Yaşar amca odasından çıkıp yanımıza geldi.
"Çocuklar benim çocuğu Ankara'ya hastaneye götürmem gerekiyor. Bu akşam uçağa bineceğim. Pazar günleri izinlisiniz. Onun dışında dükkanı siz açarsınız." Kafamı salladığım sırada anahtarı bana uzattı. Elim ile anahtarı kavradım. Yaşar amca gülümsedi. Dükkandan çıktı.
...
Sevdiğim çocuk ile gün içinde hep beraber olacaktım. Bu nasıl histi böyle? Eve geldiğimde kendimi yatağa bıraktım. Ah be Deniz! Seninle deniz ve kumsal gibi olabilirdik! Ben de aptalım! Çocuğun karşısına çıkmaya cesaret bile edemiyorum ki!
Üstümü değiştirip yatağa uzandım. Aç değildim. Yarın da Pazar günüydü zaten. Dükkanı açmayacaktık. Gözlerimi kapattım.
Gece terli bir şekilde uyandım. Hava çok mu sıcaktı ya? Üstüme hırkamı geçirip mutfağa gittim. Işığı açtıktan sonra bir bardağa su koydum ve içtim. O sırada karşı pencere gözüme takıldı. Sanki biri ordan beni izliyordu ve ben ona bakınca gitmişti.

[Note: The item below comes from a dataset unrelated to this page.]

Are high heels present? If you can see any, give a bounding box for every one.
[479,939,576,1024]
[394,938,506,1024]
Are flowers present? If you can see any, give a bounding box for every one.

Kaşlarımı çattım. Emin olmak için perdemi kapatıp belli etmeden karşı camı izlemeye başladım. Bir süre sonra o tekrar cama çıktı. Bu üvey babamın adamlarındandı. Buna yemin edebilirdim! Perdeyi bırakıp içeri geçtim. Terliklerimi giyip balkona çıktım. O da içeri girmişti. Ablamı aradım.
Gece saat 2.30 du. Ama umrumda değildi. Ablam ve ben belki tehlikedeydik. O üvey babamdan her şeyi beklerdim.
"Alo?" dedi karşımdaki uykulu ses. Hemen konuştum.
"Abla, eniştemden uzak bir yere geçsene acil." dediğimi duyan ablam oflayarak kalktı. Bir süre sonra kapı kapanma sesinden sonra başka bir odaya girdiğini anladım.
"Abla Cemal peşime adamını takmış. Karşı pencerede benim pencereme bakıyordu."
"Ne! Ciddi misin sen! Kumsal hemen başka bir yere başka bir mahalleye, başka bir eve, başka bir şehire taşınıyorsun!" Yapamam...o buradayken yapamam.
"Yapamam..."
"Neden yapamazsın Kumsal? Şuan belki de hayatın tehlikede farkında mısın sen!" dediğinde zilimin çaldığına şahit oldum. Korkuyordum. Ayaklarımın uyuştuğunu hissediyordum.
"A-abla zil çaldı," dedim titrek sesim ile.
"Sakın kapıyı açma! Polisi ara!"
Balkondan çıkıp kapıya yürüdüm. Korkak ve ağır adımlar ile yürüyordum. Bir süre sonra kapının deliğinden kimin geldiğine baktım. Deniz? Onun burada ne işi vardı?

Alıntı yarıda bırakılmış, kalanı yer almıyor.